Ein mögliches, modernes Missverständnis der Einladung zum Verachtungs- und Richtverbot könnte ja llauten: „Also soll mir doch alles egal sein.“ „Jeder nach seiner Schnauze“ formulieren andere vornehmer: „Jeder möge nach seiner Facon glücklich werden.“ Alles ist gleich – was ja auch heißt: alles ist – egal.

Vom Ort der Freiheit vor den Augen Gottes führt Paulus uns den Weg zurück ins Miteinander der Menschen.
Heute Abend schon bekommen sie dann wieder diese anderen Bilder vor die Augen gesetzt: Blutflecken an zerplatztem Beton. Hochgerissene Gewehre inmitten verschleierter Frauen, Tod beklagend. Rauch über Gärten.
Leider meinen die Medien, dass wir diese Bilder sehen wollen: schamlos, sensationslüstern, ohne Respekt.
Leider meinen die Medien, dass wir ein unstillbares Interesse an indiskreten Fotos haben: der Papst sabbernd, die Prinzessin Sonstwer mit Speckfalte, Torhüter K. mit Freundin.Vermeidet anstößige Bilder. So könnte man den letzten Vers des paulinischen Bibeltextes in unseren Zusammenhang übersetzen, was nicht heißen muss, dass Bilder nicht auch provozieren, Gedanken, Einsichten und Stellungnahme herausfordern dürften.

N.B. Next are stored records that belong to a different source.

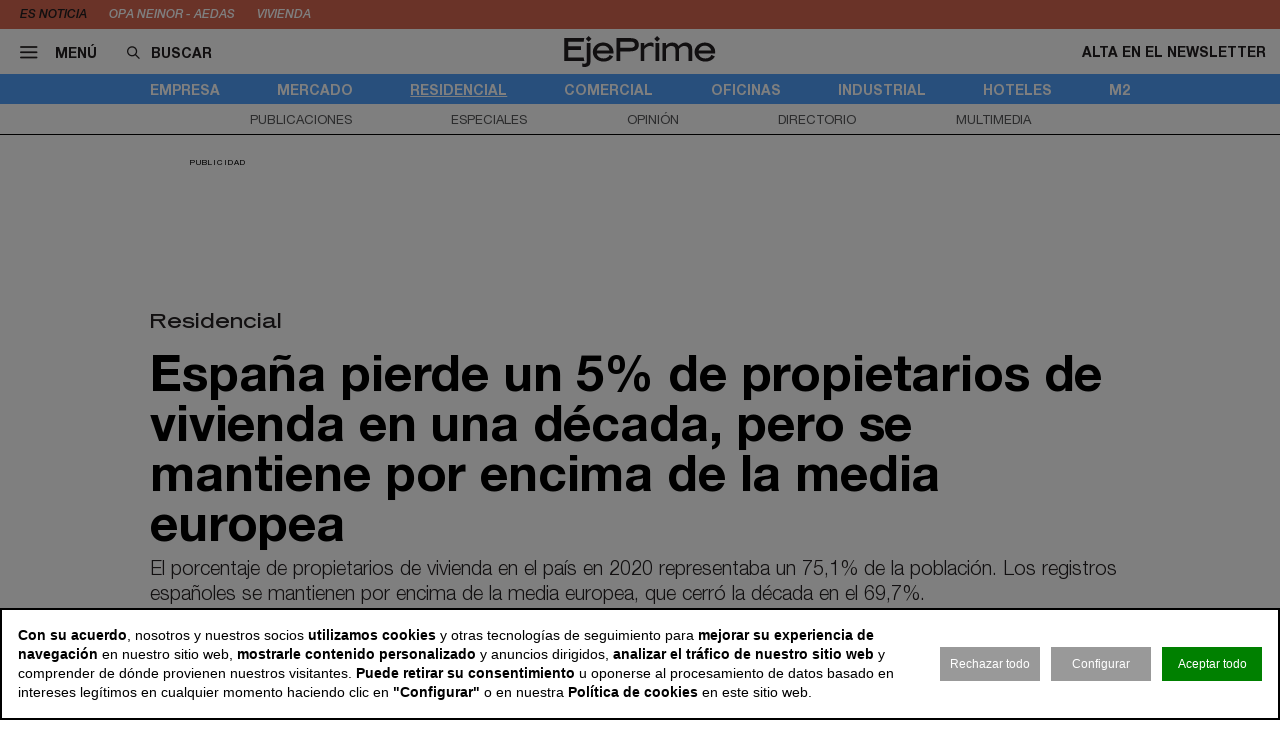

--- FILE ---
content_type: image/svg+xml
request_url: https://www.ejeprime.com/files/2025/corporativo/logo-riceandcore-web-ejeprime.svg
body_size: 3278
content:
<?xml version="1.0" encoding="utf-8"?>
<!-- Generator: Adobe Illustrator 26.5.0, SVG Export Plug-In . SVG Version: 6.00 Build 0)  -->
<svg version="1.1" id="Capa_1" xmlns="http://www.w3.org/2000/svg" xmlns:xlink="http://www.w3.org/1999/xlink" x="0px" y="0px"
	 viewBox="0 0 120 30" style="enable-background:new 0 0 120 30;" xml:space="preserve">
<style type="text/css">
	.st0{fill:#50A0FA;}
</style>
<g>
	<rect x="35.3" y="7.7" class="st0" width="2.9" height="2.4"/>
	<rect x="35.3" y="11.9" class="st0" width="2.9" height="10.4"/>
	<path class="st0" d="M44.4,11.6c-3.2,0-5.2,2.2-5.2,5.5s2.1,5.5,5.2,5.5c2.8,0,4.7-1.8,4.9-4.4h-3c-0.1,1.3-0.8,2.2-1.9,2.2
		c-1.4,0-2.2-1.3-2.2-3.3s0.8-3.3,2.2-3.3c1.1,0,1.8,0.8,1.9,2h3C49.1,13.3,47.2,11.6,44.4,11.6"/>
	<path class="st0" d="M60,17.7c0-1.1-0.1-1.9-0.3-2.6c-0.7-2.1-2.4-3.4-4.8-3.4c-3.2,0-5.1,2.4-5.1,5.4c0,3.3,1.9,5.6,5.2,5.6
		c2.8,0,4.5-1.6,5-3.5h-3c-0.1,0.8-0.9,1.4-2,1.4c-1.2,0-2.3-0.8-2.3-2.9H60z M57.2,15.9h-4.5c0.2-1.6,1.1-2.3,2.3-2.3
		C56,13.6,57,14.3,57.2,15.9"/>
	<path class="st0" d="M72.2,19.2c1-1.3,1.5-3.1,1.6-5.2H71c0,1.4-0.2,2.4-0.7,3.2l-2.5-2.6c1.8-1.2,2.5-2.4,2.5-3.9
		c0-2.1-1.6-3.4-4.1-3.4S62,8.7,62,10.8c0,1.3,0.4,2.1,1.5,3.2c-2.1,0.9-3,2.3-3,4.2c0,2.6,1.9,4.2,5.3,4.2c1.7,0,3.3-0.5,4.3-1.4
		l1.1,1.1h3.9L72.2,19.2z M67.6,11c0,0.6-0.4,1.4-1.5,2.1c-0.9-1-1.2-1.4-1.2-2.1c0-0.9,0.5-1.4,1.3-1.4C67,9.7,67.6,10.3,67.6,11
		 M68.5,19.4c-0.7,0.5-1.5,0.7-2.3,0.7c-1.7,0-2.6-0.9-2.6-2c0-0.9,0.4-1.5,1.5-2.2L68.5,19.4z"/>
	<path class="st0" d="M81,7.4c-4.1,0-6.6,2.9-6.6,7.6s2.5,7.6,6.6,7.6c3.5,0,5.8-2,6.1-5.4H84C83.8,19,82.7,20,80.9,20
		c-2.2,0-3.5-1.9-3.5-4.9c0-3.1,1.3-4.9,3.5-4.9c1.7,0,2.8,1,3,2.7h3C86.9,9.6,84.6,7.4,81,7.4"/>
	<path class="st0" d="M98.2,17.1c0-3.4-2.1-5.5-5.3-5.5s-5.3,2.1-5.3,5.5s2.1,5.5,5.3,5.5S98.2,20.4,98.2,17.1 M95.2,17.1
		c0,2-0.9,3.3-2.3,3.3s-2.3-1.3-2.3-3.3s0.9-3.3,2.3-3.3S95.2,15.1,95.2,17.1"/>
	<path class="st0" d="M104.7,11.7c-1.2,0-2.1,0.5-2.8,1.6l0,0v-1.5h-2.6v10.3h2.9v-4.9c0-2,0.9-3.1,2.7-3.1c0.3,0,0.6,0,0.9,0.1
		v-2.5C105.4,11.8,105,11.7,104.7,11.7"/>
	<path class="st0" d="M115.5,17.7c0-1.1-0.1-1.9-0.3-2.6c-0.7-2.1-2.4-3.4-4.8-3.4c-3.2,0-5.1,2.4-5.1,5.4c0,3.3,1.9,5.6,5.2,5.6
		c2.8,0,4.5-1.6,5-3.5h-2.9c-0.1,0.8-0.9,1.4-2,1.4c-1.2,0-2.3-0.8-2.3-2.9H115.5z M112.7,15.9h-4.5c0.2-1.6,1.1-2.3,2.3-2.3
		C111.6,13.6,112.5,14.3,112.7,15.9"/>
	<path class="st0" d="M12,8.7c-3.5,0-6.3,2.8-6.3,6.3s2.8,6.3,6.3,6.3s6.3-2.8,6.3-6.3S15.5,8.7,12,8.7 M12,22.6
		c-4.2,0-7.6-3.4-7.6-7.6S7.9,7.4,12,7.4s7.6,3.4,7.6,7.6S16.2,22.6,12,22.6"/>
	<path class="st0" d="M12,10.5c-2.5,0-4.5,2-4.5,4.5s2,4.5,4.5,4.5s4.5-2,4.5-4.5S14.5,10.5,12,10.5 M12,20.7
		c-3.1,0-5.7-2.6-5.7-5.7S8.9,9.3,12,9.3s5.7,2.6,5.7,5.7S15.2,20.7,12,20.7"/>
	<path class="st0" d="M12,12.4c-1.4,0-2.6,1.1-2.6,2.6c0,1.4,1.1,2.6,2.6,2.6s2.6-1.1,2.6-2.6C14.6,13.6,13.5,12.4,12,12.4 M12,18.8
		c-2.1,0-3.8-1.7-3.8-3.8s1.7-3.8,3.8-3.8s3.8,1.7,3.8,3.8S14.1,18.8,12,18.8"/>
	<path class="st0" d="M12,14.3c-0.4,0-0.7,0.3-0.7,0.7s0.3,0.7,0.7,0.7s0.7-0.3,0.7-0.7S12.4,14.3,12,14.3 M12,16.9
		c-1,0-1.9-0.9-1.9-1.9s0.8-1.9,1.9-1.9s1.9,0.9,1.9,1.9S13.1,16.9,12,16.9"/>
	<path class="st0" d="M33.7,11.8c0-2.6-1.6-4.1-5.3-4.1H23v14.5h3v-5.5h1.7c1.4,0,2,0.6,2.5,2.1l1.2,3.4h3.3l-1.4-4
		c-0.7-1.8-1.2-2.4-2.2-2.8l0,0C32.6,14.9,33.7,13.6,33.7,11.8 M30.6,12.2c0,1.3-0.7,2.1-2.5,2.1H26v-4.2h2
		C29.7,10.2,30.6,10.8,30.6,12.2"/>
</g>
</svg>
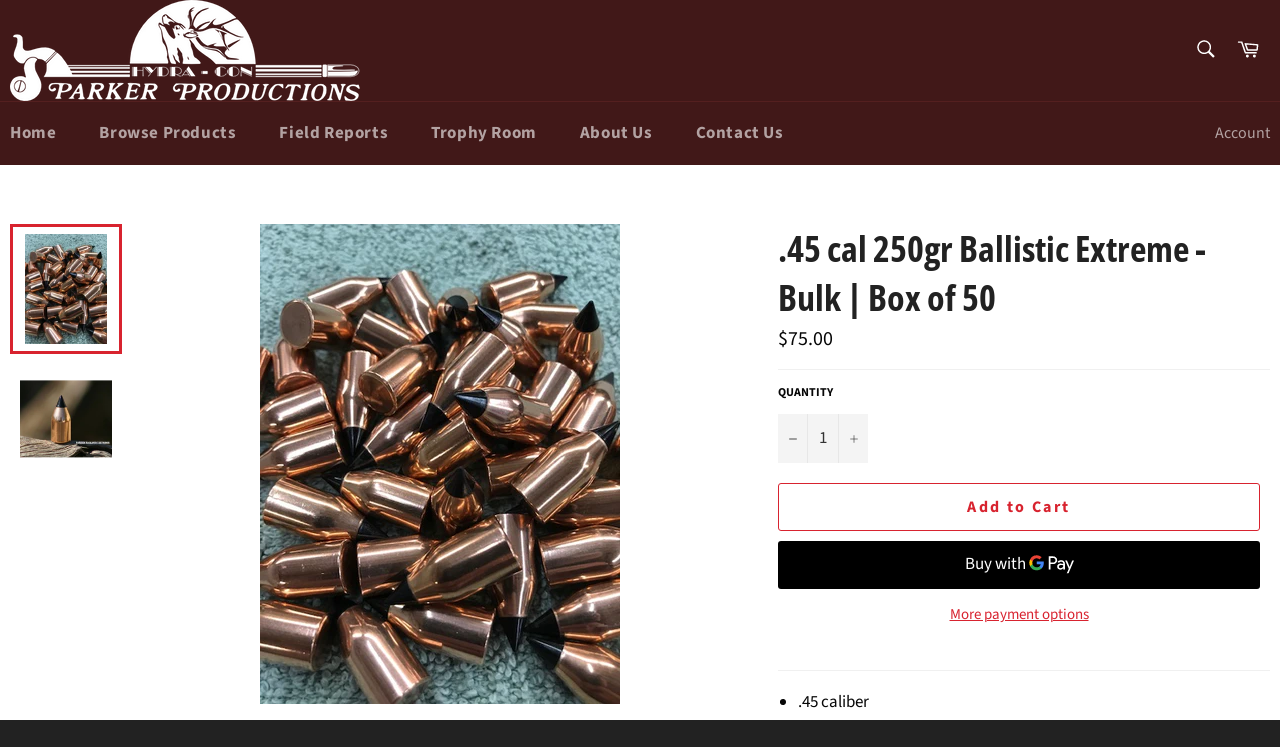

--- FILE ---
content_type: text/css
request_url: https://parkerproductionsinc.com/cdn/shop/t/4/assets/about-page.scss.css?v=39171273561969257191586093711
body_size: -644
content:
.page-width{zoom:1;max-width:1280px;margin:0 auto;padding:0 10px}.content-block{background-color:#fff;padding:40px;margin-bottom:20px}.flex-container{display:flex;flex-wrap:wrap}.flex-container .flex__main{flex:2}.flex-container .flex__sidebar{flex:1;min-width:250px;padding:40px 0;margin-bottom:20px}.link-list{list-style-type:none;padding:0}.link-list .link-list__item{padding:5px}
/*# sourceMappingURL=/cdn/shop/t/4/assets/about-page.scss.css.map?v=39171273561969257191586093711 */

Vermeidet anstößige Bilder! Diese Aufforderung meint jeden von uns in seinem ganzen Leben. Es wäre zu kurz gegriffen, dies nur den Fotografen unter uns zuzurufen.

Vermeidet anstößige Bilder. Und ich denke, dass jeder von Ihnen um den Bezug zum eigenen Leben weiß oder wissen könnte, sofern man sich selbst mit Gottes Augen zu sehen vermag. Und darum will ich diesen Aspekt auch nicht weiter vertiefen, sondern ihnen die Meditation darüber als Aufgabe in die nächste Woche mitgeben.

„Vielleicht hören wir nicht hin. Vielleicht sehen wir nicht gut? Vielleicht fehlt ihnen der Sinn oder es fehlt ihnen Mut“, heißt es in einem Lied der „Söhne Mannheims“, in dem es eigentlich um unser Predigthema geht: Im Schauen des Guten bleiben inmitten düsterer Welt. Der Grund dazu wird in diesem Lied so zum Ausdruck gebracht: Alles, was zählt, ist die Verbindung zu Dir. Und das wäre mein Ende, wenn ich diese Verbindung verlier.“

Es sind Gottes Augen, die ruhend auf mir Mut geben zum Leben – in Liebe, ohne Verachtung und Gericht über den Nächsten in Freude an Gottes Schöpfung. Das wäre ein Satz, in dem eigentlich alles drin steckt. Na, das hätte ich auch gleich am Anfang sagen können. Wäre kürzer gewesen. Aber nun wollte ich vom weiten Thema „Lebensansichten“ ausgehend mit Ihnen den Weg unter dem Horizont des biblischen Textes gehen, der uns nach unser Art, andere Menschen zu sehen, befragt hat. Jetzt sind wir am Ziel… das heißt, am Ziel wäre das Wort Gottes, wenn es ihre Sichtweise anderer Menschen um ein paar Grad barmherziger Dioptrie verbessert hätte.